Bank of India ELSS Tax Saver
This fund ranks third with a 5-year CAGR of 23.07%. It has the lowest AUM (₹1,441.45 crore) among the top five and a relatively high expense ratio (0.83%). Its alpha (0.69) is moderate, and its Sharpe ratio (0.47) ranks fourth on the list. Over the last three years, it has recorded a CAGR of 17.35%, making it the lowest-performing fund in terms of 3-year returns.
SBI Long Term Equity Fund
With a 5-year CAGR of 23.05%, this fund ranks fourth. It has the highest AUM (₹27,791.08 crore) among the five funds, showing strong investor confidence. However, it also has the highest expense ratio (0.95%).
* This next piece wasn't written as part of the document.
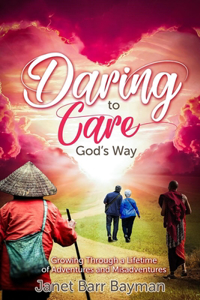 Daring to Care God's Way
The fund’s alpha (4.64) is the second highest, indicating strong performance against its benchmark, and its Sharpe ratio (1.14) is tied for the highest. It has the best 3-year CAGR (24.12%) among the five funds.
Motilal Oswal ELSS Tax Saver Fund
This fund ranks fifth with a 5-year CAGR of 21.15%. It has an AUM of ₹4,414.88 crore and an expense ratio of 0.64%. The fund’s alpha (5.48) is the highest among the five, suggesting strong outperformance against its benchmark. Additionally, its Sharpe ratio (1.05) ranks second, indicating good risk-adjusted returns. Over the last three years, it has delivered a CAGR of 22.65%, ranking second in 3-year performance.
These ELSS funds offer a combination of high growth potential, tax-saving benefits, and varying degrees of risk-adjusted returns. Investors should assess their risk appetite, investment goals, and fund performance before making a decision.